[Exercise details]:
Look through the entries for the string "States", and copy each line that holds it.
[Exercise input — start]
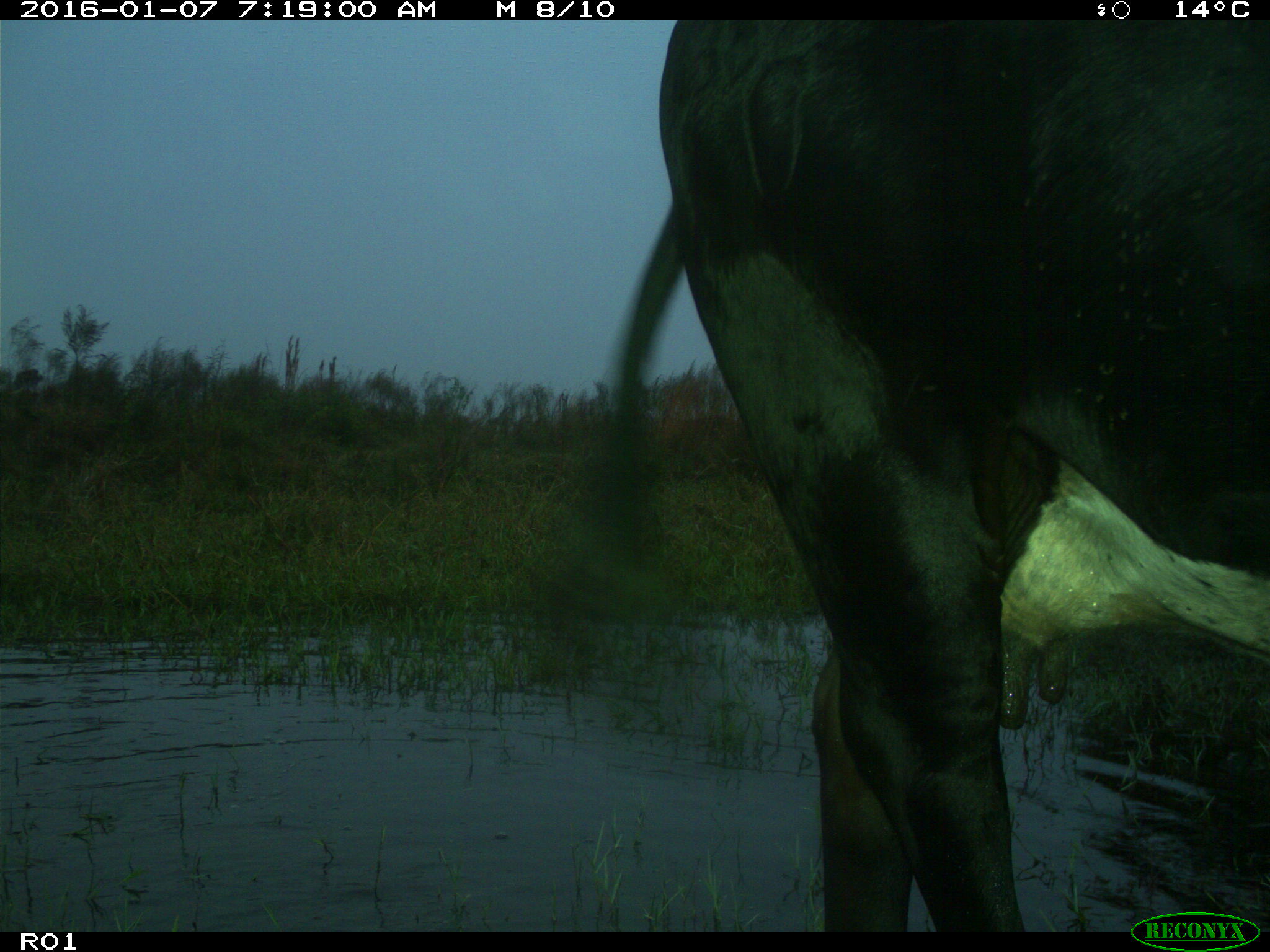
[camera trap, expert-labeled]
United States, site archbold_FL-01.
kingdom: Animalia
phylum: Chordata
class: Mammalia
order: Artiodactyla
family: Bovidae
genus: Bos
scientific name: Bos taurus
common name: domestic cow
[Exercise input — finish]
[Exercise input — start]
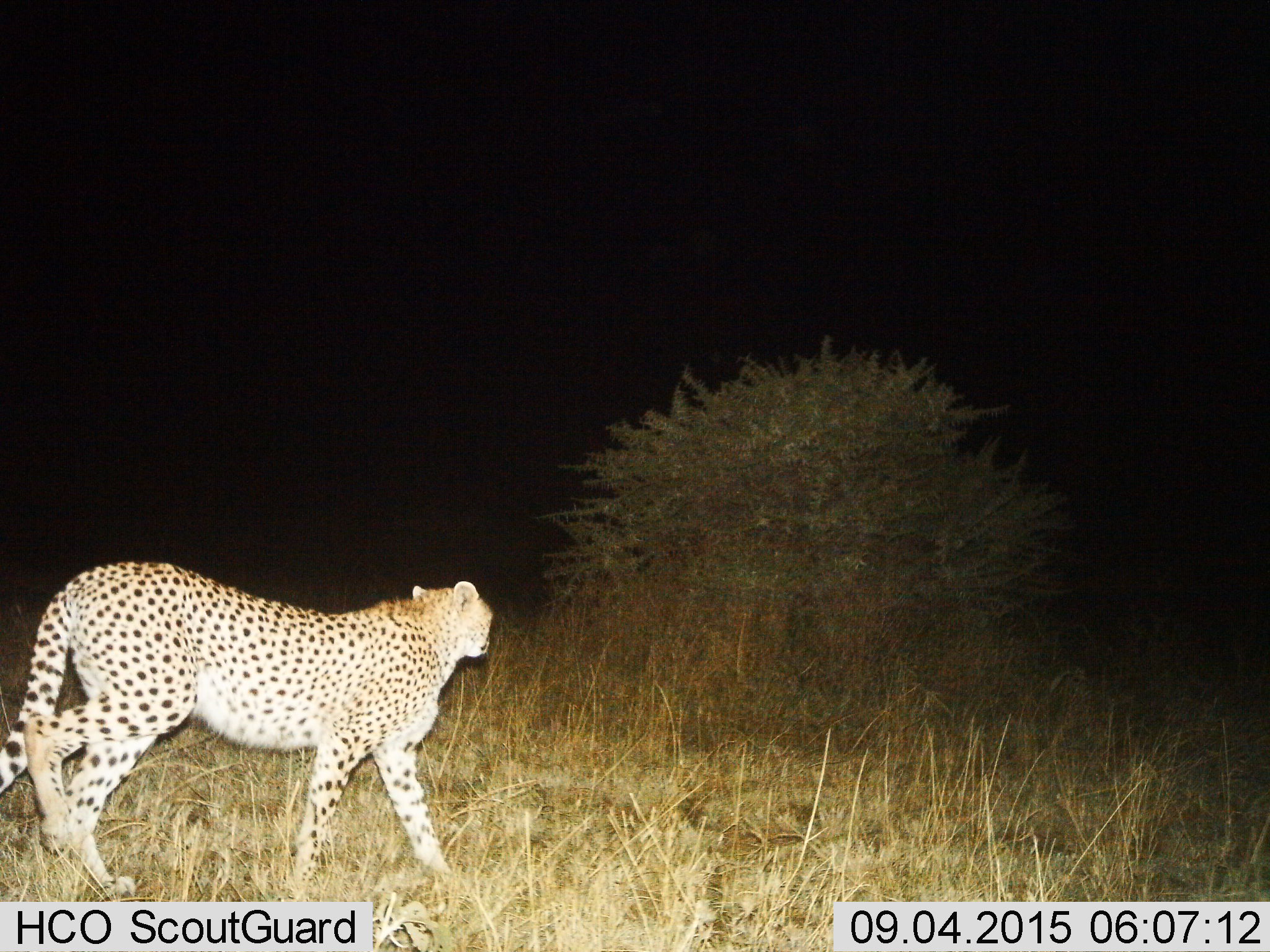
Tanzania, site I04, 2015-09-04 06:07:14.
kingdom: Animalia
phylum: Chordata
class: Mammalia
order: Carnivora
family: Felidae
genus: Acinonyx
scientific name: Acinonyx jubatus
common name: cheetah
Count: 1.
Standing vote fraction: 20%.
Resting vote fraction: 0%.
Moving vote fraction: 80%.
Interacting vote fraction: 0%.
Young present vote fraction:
[Exercise input — finish]
[Exercise input — start]
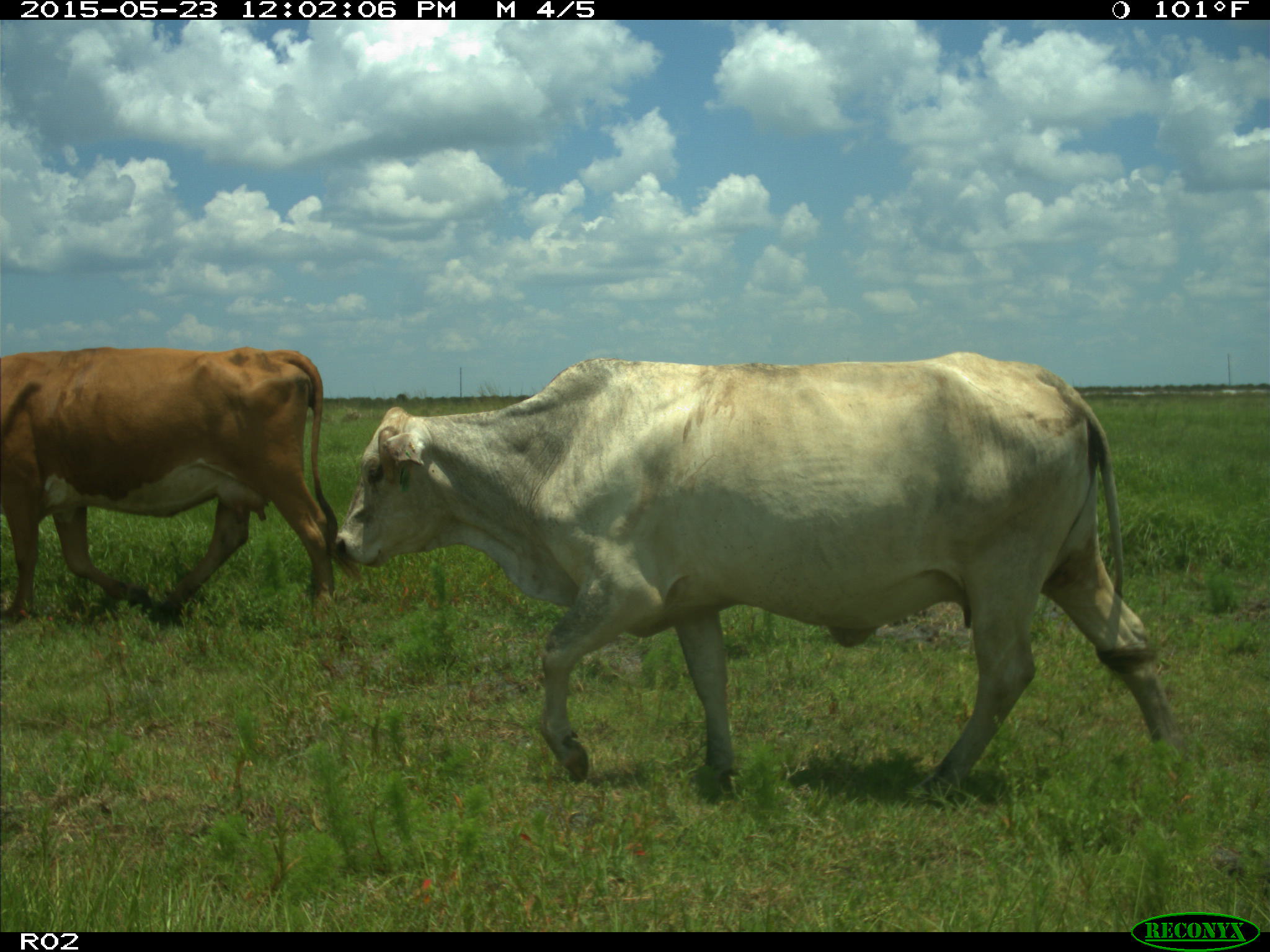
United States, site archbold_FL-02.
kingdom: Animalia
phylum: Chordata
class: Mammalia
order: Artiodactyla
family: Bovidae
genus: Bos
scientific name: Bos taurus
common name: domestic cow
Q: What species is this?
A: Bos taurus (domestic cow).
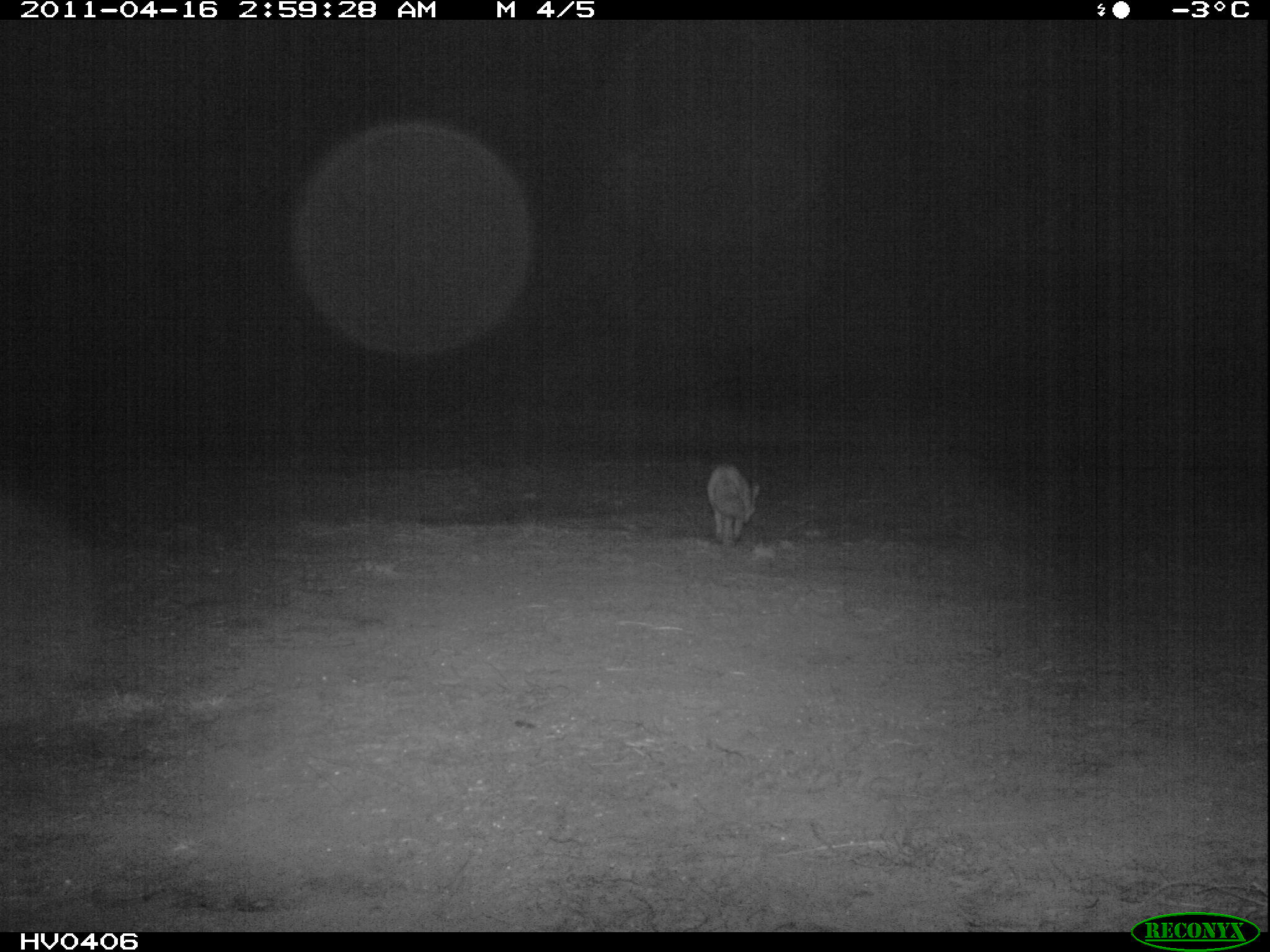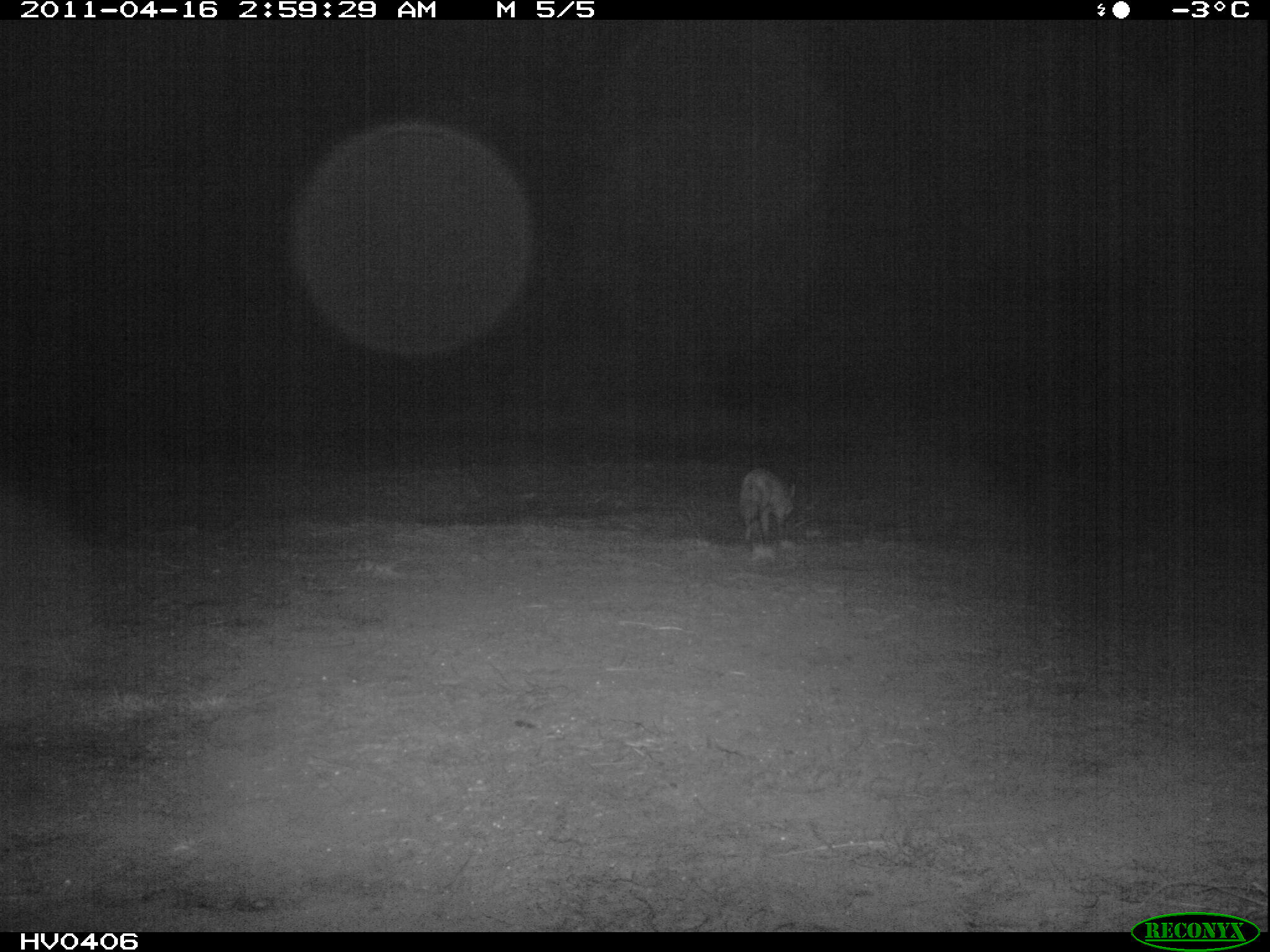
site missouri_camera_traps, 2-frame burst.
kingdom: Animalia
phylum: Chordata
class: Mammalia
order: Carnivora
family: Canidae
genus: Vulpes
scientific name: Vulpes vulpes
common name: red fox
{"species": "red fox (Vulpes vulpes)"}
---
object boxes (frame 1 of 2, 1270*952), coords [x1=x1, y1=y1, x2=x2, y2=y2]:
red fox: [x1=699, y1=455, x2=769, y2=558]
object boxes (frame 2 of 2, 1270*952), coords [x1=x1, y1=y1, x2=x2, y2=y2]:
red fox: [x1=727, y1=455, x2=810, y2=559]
[Exercise input — finish]
[Response box]:
United States, site archbold_FL-01.
United States, site archbold_FL-02.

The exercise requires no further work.